Job item A:
Answer these questions using the text on the Certified Scrum Developer course.
(i) What was the name of the fifth installment of Crisp's code camp?
(ii) What will count as the definition of done after each sprint?
(iii) Which option did the team choose for the source code repository?
Job item B: Reproduce the passage from the text on the Certified Scrum Developer course, starting with "There are several" and going on through "into the repository.".

We are doing a course called “Certified Scrum Developer”. We are of course proud of being one of the few eligible by the Scrum Alliance to hold such a course. But what matters most to us is teaching some modern development practices. The certificate bit is more of a bonus.
Crisp had recently its fifth installment of a code camp, the “Crisp Hack Summit”. It is an occasion for everyone at Crisp to go bananas on some project of their liking. We took the chance to work on the technical platform for the CSD course. We know from experience that you can loose a lot of valuable lecture time if the technical environment decides to hassle. Murphy, will you be there?
There are several things at play. We want to have exercises where the students program on their own laptops with their favourite IDE. They should work in teams so we need a source code repository. After each sprint, the code should be running in production as this will be our definition of done. Why settle for less?
There are of course many ways to solve this, but we decided to rely on a cloud service. It is a course on modern development, after all. Of all cloud services that we know, CloudBees suits us best as it provides us with:
- A source code repository, where we choose the Git option.
- A build service in the form of a Jenkins. We set up a job to start when there is a check in into the repository.
- A run service integrated with the build service such that a successful build can be deployed immediately.
There is a lot more to their offering but these were the main points that we saw met our needs.

Stored data:
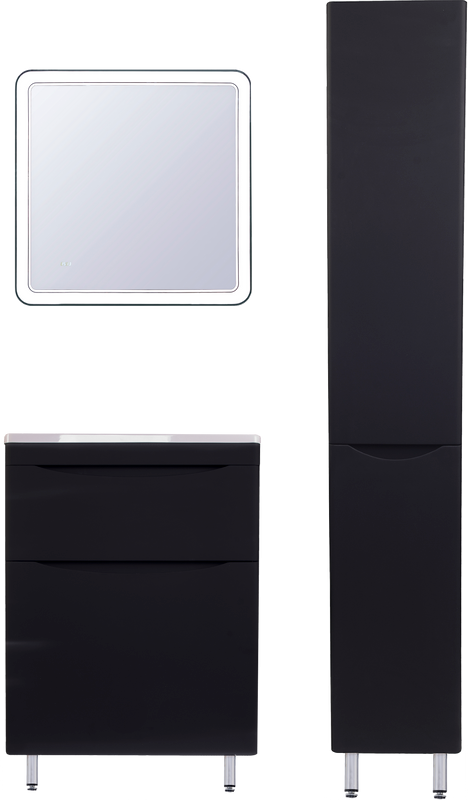 Мебель для ванной комнаты Style Line Бергамо Мини 70 Люкс Plus напольная, антискрейтч черная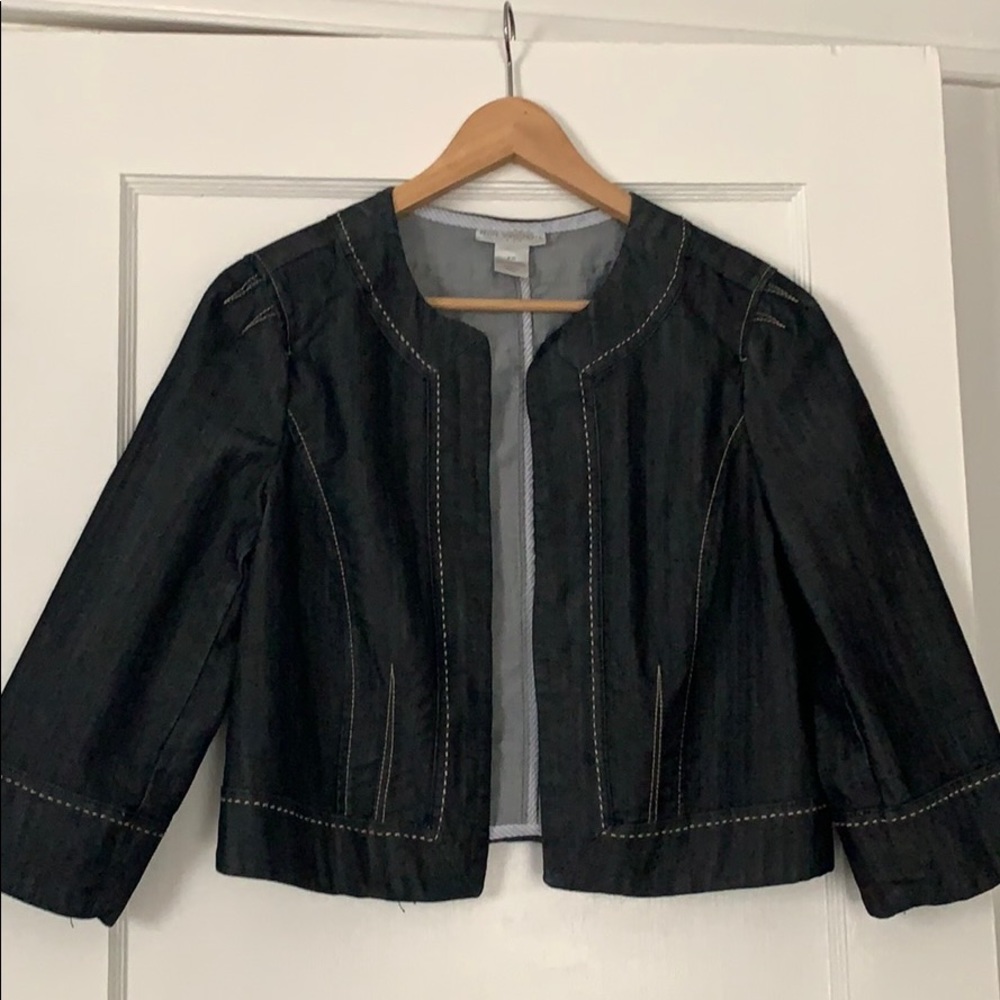 Petite Sophisticate Black Denim Jean Jacket
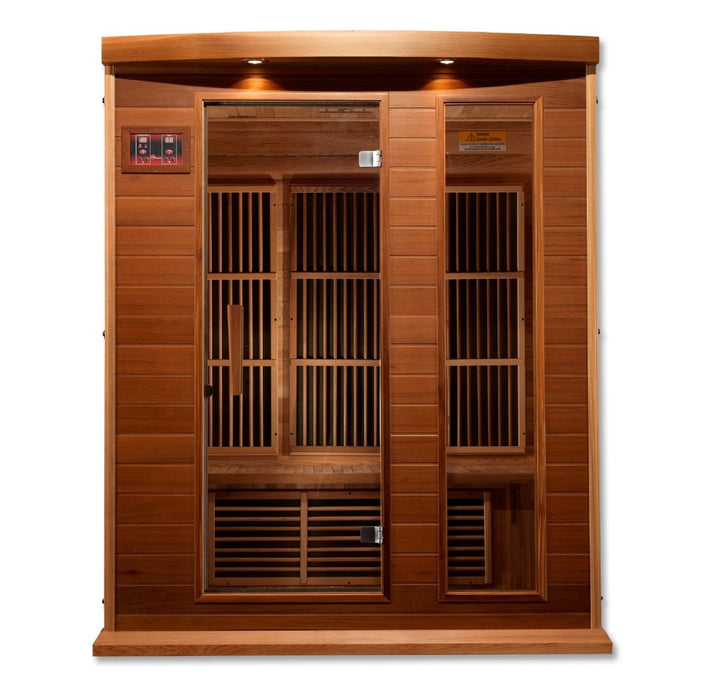 Maxxus 3 Person Low EMF FAR Infrared Dry Sauna in Canadian Red Cedar MX-K306-01 CED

Response box A:
(i) The "Crisp Hack Summit."
(ii) The code should be running in production.
(iii) The Git option.

Response box B:
There are several things at play. We want to have exercises where the students program on their own laptops with their favourite IDE. They should work in teams so we need a source code repository. After each sprint, the code should be running in production as this will be our definition of done. Why settle for less?
There are of course many ways to solve this, but we decided to rely on a cloud service. It is a course on modern development, after all. Of all cloud services that we know, CloudBees suits us best as it provides us with:
- A source code repository, where we choose the Git option.
- A build service in the form of a Jenkins. We set up a job to start when there is a check in into the repository.